A woman draws money from a ATM via face-recognition in a bank, Sept. 13,2017. (Photo/qlwb.com.cn)
(ECNS) -- Everyday use of face-recognition technology is on the rise, from Apple's latest iPhone X to a KFC restaurant in east China's Hangzhou City, and further to the banking sector -- but with it comes a rise in privacy and safety concerns.
The Agricultural Bank of China was the latest to follow the lead of China Merchants Bank in promoting the use of face-recognition in its outlets across the country, although with some limitations. China Merchants Bank allowed customers to withdraw a maximum 3,000 yuan daily from ATMs by first scanning their faces, followed by inputting a mobile phone number and bank account password.
Face-recognition was also increasingly being used during check-in procedures at some airports and railway stations, as well as to allow gate access to high-end office buildings, reported Guangzhou Daily.

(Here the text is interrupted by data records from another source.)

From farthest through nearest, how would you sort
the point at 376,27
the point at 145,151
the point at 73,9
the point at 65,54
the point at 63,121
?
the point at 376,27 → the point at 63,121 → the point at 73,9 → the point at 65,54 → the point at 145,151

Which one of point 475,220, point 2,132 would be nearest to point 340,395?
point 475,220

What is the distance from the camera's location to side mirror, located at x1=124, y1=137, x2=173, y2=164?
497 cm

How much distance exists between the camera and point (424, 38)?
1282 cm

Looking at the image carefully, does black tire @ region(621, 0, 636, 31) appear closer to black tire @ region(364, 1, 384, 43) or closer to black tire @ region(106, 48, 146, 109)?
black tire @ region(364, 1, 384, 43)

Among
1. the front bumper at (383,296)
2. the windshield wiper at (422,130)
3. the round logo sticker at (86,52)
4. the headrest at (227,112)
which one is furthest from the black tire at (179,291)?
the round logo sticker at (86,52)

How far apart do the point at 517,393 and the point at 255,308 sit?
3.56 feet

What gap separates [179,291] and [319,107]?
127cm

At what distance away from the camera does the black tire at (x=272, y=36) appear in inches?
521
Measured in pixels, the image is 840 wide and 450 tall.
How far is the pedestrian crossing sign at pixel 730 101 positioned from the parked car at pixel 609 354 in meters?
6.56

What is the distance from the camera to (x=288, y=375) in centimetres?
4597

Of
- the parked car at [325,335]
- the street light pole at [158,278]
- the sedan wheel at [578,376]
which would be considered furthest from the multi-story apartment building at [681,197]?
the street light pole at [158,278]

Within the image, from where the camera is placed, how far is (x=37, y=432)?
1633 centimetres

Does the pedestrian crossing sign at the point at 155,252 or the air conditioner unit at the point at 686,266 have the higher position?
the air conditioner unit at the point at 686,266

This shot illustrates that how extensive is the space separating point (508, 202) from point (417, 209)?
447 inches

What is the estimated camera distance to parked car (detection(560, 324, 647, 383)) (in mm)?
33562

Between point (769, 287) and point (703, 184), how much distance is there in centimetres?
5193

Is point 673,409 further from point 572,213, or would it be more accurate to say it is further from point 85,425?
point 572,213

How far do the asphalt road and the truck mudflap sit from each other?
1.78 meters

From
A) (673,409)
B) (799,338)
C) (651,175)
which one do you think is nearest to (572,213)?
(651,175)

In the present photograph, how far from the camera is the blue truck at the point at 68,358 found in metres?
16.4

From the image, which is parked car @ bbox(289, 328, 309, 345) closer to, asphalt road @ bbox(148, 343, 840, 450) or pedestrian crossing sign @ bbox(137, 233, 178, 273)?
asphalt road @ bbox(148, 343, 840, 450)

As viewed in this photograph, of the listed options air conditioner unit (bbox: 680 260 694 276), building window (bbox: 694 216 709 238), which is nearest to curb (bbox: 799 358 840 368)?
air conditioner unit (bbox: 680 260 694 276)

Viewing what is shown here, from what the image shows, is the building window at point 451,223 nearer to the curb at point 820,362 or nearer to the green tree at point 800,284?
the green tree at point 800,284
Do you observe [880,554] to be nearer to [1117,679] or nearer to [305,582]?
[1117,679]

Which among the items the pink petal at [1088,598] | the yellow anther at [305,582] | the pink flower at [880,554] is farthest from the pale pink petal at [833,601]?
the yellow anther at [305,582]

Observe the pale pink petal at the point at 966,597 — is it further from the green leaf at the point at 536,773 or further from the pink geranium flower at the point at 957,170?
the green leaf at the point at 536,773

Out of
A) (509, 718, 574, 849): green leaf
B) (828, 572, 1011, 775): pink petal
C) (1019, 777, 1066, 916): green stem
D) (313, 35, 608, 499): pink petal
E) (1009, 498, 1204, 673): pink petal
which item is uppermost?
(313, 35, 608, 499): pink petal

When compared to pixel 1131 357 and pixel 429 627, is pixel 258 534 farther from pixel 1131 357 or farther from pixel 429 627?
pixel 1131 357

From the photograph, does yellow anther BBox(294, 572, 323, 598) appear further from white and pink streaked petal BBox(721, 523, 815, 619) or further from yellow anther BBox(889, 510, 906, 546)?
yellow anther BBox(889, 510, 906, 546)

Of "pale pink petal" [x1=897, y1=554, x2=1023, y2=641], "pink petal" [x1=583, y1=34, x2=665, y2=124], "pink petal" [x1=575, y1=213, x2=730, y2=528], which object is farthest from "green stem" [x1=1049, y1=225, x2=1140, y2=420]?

Data showed the market size of the facial recognition industry in China exceeded 1 billion yuan ($153 million) in 2016, and was estimated to reach 5.1 billion yuan by 2021. A number of tech start-ups had raised funds in the hundreds of millions of U.S. dollars in July.
Front runners in the industry have played down safety risks. Chen Jidong, in charge of biometric identification technology at Ant Financial, said Alipay's system ensured a success rate much higher than the naked eye, and it could also verify if facial information collected had come from a picture, video or real person.
A bank source said face-technology has increased safety, as users are required to verify their phone numbers and passwords even after passing the face-scan stage.
In case of fraud, a lawyer in Beijing said it's hard to demand that banks take full responsibility for financial losses because customers were also responsible for protecting their own bank account passwords. Currently, Alipay's facial recognition payment solution was fully insured.
Users were also reminded that significant facelifts might affect the accuracy of the technology, and file photos used to verify identity might need updating as a person's facial information varied over time.
To mitigate privacy concerns, it was suggested that only facial features of customers, rather than actual photos, be saved. The government was also being urged to help introduce industry rules to regulate the sector.